THE EXERCISE:
Reproduce the stretch from the line containing "Which is highest" through the end of the entries, replacing "nearest" with "closest" and leaving everything else unchanged.

[Saved data entries]
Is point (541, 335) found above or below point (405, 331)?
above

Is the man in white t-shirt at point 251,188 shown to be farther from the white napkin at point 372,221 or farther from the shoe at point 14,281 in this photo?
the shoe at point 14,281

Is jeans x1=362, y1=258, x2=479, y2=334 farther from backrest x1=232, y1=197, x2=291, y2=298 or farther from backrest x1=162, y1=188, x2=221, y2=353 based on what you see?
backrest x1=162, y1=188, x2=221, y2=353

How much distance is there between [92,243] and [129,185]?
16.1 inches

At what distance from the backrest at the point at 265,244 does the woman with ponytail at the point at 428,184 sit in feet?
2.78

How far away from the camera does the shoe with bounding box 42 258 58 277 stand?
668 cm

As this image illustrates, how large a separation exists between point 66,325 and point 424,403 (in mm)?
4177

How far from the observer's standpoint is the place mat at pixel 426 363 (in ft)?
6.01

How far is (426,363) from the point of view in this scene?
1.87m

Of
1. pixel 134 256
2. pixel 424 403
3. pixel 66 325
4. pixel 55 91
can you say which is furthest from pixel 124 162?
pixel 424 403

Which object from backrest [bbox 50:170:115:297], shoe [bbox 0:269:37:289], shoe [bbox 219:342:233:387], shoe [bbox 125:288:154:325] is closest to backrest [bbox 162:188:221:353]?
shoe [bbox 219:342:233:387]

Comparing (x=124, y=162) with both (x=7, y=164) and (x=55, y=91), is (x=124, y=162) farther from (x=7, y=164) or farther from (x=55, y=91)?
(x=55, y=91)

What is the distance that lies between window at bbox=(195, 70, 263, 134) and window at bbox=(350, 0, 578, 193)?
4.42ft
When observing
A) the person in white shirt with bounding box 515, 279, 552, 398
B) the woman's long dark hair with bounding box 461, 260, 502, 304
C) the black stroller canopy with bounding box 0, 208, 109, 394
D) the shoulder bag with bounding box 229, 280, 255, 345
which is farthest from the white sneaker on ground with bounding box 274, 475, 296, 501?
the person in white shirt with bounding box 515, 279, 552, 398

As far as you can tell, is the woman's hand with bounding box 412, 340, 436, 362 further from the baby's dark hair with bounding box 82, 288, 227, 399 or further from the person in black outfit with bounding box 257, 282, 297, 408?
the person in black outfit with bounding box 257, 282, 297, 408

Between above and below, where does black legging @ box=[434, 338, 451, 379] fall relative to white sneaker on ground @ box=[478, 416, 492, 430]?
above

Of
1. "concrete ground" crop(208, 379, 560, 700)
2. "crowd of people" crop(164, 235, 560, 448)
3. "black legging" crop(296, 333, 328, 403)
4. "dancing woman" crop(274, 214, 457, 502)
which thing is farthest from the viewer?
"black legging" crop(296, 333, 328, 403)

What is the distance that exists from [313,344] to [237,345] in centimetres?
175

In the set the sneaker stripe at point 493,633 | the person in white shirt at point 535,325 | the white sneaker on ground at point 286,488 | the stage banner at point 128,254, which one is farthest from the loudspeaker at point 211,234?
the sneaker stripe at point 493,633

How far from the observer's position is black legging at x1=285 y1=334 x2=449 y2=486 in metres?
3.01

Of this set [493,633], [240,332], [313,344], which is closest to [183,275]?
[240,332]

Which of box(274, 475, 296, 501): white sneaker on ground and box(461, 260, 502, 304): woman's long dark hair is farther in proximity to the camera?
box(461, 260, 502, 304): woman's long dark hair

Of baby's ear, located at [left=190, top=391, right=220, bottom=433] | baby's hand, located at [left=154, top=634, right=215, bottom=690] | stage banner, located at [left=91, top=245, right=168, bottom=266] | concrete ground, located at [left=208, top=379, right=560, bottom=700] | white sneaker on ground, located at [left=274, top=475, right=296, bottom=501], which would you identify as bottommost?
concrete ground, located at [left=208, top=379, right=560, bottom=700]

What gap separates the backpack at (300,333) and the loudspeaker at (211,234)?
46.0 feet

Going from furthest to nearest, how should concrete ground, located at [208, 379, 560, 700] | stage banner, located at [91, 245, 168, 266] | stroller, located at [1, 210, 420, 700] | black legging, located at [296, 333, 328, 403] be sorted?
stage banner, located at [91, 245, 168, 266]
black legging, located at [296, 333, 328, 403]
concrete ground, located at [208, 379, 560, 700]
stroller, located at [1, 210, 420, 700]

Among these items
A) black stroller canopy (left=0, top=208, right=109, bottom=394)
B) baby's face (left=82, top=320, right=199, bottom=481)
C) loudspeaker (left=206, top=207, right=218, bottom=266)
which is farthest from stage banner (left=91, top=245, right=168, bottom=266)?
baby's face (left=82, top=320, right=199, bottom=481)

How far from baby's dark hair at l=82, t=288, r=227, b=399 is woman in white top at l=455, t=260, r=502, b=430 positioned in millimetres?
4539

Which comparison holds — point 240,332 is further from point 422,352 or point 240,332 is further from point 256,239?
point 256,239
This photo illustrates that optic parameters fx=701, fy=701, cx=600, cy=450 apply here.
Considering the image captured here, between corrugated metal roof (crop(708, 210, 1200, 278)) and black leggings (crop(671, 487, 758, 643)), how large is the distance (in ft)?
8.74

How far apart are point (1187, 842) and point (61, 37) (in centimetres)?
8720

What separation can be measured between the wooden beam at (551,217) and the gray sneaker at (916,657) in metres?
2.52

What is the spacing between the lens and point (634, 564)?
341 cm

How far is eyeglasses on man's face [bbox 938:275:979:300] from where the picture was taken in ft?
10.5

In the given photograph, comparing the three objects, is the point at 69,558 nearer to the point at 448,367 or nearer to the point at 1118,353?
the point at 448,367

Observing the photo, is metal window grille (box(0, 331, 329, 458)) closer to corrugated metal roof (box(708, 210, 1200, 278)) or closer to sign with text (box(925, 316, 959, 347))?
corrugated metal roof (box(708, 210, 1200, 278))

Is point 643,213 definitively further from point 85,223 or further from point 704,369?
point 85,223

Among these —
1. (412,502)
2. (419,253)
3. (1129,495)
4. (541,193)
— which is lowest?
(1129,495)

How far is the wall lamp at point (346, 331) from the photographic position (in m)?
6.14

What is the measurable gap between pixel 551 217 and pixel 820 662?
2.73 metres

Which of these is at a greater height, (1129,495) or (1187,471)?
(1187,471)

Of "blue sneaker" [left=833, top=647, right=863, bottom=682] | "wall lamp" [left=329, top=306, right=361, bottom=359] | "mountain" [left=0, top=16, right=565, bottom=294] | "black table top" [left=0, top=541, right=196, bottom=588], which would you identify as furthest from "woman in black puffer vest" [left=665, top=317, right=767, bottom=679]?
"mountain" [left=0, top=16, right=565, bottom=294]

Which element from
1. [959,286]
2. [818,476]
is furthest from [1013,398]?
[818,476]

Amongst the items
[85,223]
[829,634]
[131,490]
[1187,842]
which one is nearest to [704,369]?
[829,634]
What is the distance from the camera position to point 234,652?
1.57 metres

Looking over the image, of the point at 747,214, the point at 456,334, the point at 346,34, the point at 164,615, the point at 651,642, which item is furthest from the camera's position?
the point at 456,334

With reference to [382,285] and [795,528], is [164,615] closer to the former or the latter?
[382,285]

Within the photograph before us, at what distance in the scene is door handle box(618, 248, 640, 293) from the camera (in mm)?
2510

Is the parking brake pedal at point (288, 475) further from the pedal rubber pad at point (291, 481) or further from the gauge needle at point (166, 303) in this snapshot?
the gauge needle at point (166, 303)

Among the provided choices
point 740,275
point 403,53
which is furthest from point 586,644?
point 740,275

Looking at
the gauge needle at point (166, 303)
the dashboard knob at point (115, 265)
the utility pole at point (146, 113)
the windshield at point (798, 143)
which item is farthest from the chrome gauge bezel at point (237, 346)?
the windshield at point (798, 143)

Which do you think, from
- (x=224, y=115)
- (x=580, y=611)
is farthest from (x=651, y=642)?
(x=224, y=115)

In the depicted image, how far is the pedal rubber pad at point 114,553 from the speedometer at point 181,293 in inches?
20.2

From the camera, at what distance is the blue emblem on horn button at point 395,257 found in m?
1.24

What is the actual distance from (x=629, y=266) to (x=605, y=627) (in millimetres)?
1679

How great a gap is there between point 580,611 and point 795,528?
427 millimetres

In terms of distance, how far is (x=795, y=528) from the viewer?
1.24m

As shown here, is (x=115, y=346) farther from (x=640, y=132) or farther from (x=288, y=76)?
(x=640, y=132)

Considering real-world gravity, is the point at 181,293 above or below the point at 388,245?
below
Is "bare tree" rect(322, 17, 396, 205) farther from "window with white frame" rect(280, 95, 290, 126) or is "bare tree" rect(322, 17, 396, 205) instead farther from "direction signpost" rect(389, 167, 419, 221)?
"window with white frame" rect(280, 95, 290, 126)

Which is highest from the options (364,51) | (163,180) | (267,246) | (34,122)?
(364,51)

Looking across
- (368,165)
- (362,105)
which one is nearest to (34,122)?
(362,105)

EXERCISE RESULT:
Which is highest from the options (364,51) | (163,180) | (267,246) | (34,122)?
(364,51)

Looking across
- (368,165)
- (362,105)
which one is closest to (34,122)?
(362,105)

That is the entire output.